Love alone engages the world with passion, either sexually or in the worship of beauty. Yet “we are never so defenseless against suffering as when we love.”6 If it were not so, the trials and tribulations of love would not be such a staple of our writing. But passion doesn’t last and varies in intensity: happiness is fleeting and subjective. While we seek pleasure through the pleasure principle, the reality principle intervenes to deny our attempts at unalloyed happiness. We must try to be happy, nonetheless, and we must suffer. Some men become “erotic” in their relation to reality, some “narcissistic,” some “men of action.” The inadequate fly to neurosis, which religion spares us, but at the cost of infantilism and intimidating the intellect.

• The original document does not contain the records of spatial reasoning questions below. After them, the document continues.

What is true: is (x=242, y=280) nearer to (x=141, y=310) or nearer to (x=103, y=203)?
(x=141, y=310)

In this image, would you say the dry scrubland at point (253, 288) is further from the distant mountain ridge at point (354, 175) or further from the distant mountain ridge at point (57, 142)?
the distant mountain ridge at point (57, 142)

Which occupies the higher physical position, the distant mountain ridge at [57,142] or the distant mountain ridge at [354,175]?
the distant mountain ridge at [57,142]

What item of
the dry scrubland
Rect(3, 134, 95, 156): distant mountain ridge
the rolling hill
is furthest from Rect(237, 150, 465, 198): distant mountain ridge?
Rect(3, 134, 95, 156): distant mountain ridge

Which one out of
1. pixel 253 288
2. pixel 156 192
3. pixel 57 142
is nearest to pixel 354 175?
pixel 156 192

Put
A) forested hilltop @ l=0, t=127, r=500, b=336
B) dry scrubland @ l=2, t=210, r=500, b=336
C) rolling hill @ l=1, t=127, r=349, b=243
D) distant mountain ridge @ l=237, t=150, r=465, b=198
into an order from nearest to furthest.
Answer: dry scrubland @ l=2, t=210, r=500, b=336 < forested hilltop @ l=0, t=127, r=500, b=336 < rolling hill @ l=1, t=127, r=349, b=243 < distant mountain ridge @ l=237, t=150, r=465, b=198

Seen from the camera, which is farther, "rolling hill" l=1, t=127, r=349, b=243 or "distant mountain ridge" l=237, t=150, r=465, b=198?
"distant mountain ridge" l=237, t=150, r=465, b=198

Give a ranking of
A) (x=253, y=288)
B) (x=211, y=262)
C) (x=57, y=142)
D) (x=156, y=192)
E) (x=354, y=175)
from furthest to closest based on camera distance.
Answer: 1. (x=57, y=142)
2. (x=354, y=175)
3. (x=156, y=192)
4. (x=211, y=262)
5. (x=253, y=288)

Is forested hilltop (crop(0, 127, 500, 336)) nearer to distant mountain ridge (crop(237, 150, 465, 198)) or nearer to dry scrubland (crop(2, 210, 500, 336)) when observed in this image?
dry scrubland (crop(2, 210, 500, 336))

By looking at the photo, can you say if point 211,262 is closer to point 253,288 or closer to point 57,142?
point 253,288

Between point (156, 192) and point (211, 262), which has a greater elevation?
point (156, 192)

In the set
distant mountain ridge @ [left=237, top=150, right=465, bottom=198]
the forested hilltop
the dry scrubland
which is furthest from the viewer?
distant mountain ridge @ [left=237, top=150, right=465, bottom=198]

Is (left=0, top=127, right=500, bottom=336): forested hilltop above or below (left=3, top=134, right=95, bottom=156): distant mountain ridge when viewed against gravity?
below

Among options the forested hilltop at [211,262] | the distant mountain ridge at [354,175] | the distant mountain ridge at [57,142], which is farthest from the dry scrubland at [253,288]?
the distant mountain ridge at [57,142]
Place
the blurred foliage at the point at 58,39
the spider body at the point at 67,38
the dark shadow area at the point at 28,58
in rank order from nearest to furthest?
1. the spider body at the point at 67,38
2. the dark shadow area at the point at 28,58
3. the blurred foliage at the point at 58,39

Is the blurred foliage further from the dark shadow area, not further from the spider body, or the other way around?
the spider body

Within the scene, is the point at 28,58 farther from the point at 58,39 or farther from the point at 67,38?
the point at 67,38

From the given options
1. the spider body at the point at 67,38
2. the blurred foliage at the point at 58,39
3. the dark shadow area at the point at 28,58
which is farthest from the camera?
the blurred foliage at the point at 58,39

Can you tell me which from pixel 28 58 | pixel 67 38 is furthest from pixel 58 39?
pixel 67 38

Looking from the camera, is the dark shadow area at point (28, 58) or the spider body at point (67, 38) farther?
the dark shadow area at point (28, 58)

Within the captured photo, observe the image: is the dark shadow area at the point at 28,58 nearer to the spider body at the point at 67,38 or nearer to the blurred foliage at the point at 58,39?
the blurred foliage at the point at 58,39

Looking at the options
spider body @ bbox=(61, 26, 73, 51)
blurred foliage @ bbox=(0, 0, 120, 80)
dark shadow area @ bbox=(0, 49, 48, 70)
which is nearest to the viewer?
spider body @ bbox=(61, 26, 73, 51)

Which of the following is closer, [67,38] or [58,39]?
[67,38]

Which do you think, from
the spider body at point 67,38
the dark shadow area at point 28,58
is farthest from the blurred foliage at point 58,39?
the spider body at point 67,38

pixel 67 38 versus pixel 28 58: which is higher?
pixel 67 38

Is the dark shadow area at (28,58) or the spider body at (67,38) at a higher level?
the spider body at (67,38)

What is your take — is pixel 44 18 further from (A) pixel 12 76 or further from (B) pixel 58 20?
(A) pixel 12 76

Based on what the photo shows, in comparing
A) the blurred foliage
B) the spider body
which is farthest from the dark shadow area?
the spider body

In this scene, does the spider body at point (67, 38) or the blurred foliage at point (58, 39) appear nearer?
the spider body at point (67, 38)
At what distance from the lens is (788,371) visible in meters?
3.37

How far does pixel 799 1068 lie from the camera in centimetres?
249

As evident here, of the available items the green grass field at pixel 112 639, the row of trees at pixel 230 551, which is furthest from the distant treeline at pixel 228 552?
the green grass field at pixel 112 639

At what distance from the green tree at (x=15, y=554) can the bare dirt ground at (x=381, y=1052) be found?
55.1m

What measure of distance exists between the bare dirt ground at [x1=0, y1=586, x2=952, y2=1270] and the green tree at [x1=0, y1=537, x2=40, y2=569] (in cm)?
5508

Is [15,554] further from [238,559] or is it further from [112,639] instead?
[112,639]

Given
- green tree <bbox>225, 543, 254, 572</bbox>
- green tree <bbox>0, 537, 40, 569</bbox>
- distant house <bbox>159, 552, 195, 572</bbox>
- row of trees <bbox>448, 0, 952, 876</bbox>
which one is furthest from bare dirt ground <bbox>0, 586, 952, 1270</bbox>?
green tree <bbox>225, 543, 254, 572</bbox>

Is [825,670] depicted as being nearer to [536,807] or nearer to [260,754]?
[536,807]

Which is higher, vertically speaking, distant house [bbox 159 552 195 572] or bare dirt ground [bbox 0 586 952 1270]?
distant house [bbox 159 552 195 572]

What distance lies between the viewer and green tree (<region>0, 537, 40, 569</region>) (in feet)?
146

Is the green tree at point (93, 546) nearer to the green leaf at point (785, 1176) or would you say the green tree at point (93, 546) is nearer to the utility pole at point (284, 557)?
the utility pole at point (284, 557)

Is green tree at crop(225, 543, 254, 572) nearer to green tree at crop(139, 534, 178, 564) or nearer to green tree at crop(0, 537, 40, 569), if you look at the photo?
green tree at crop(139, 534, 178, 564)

So nature, our own limitations, and society bar happiness. We resent social barriers to happiness the most because we think them most arbitrary. Often we wish to get rid of civilization out of a long dissatisfaction with the limits it places on our instincts, or from the Christian denigration of the world, the overestimation of the primitive, neurotic disappointment at the frustration of unrealistic ideals, and the failure of material progress to make us happy. But civilization is everything we do to protect ourselves from nature and adjust our relations with each other; we cannot live without it, any more than we can avoid suffering.
What, then, is the nature of civilization? It is characterized by science and technology, which are practical; the demand for beauty, which is not practical but essential, with its associated demands for order and cleanliness; and by the exercise of the higher faculties as shown in science, art, philosophy, and religion. Crucially, civilization brings order into our social relationships by subjecting the individual will to the communal, brute force to justice, which demands a renunciation of uninhibited instinctual satisfaction. We are in a continual balancing act of liberty and freedom vs. necessary constraint. Civilization very definitely is not about perfecting but restraining human nature.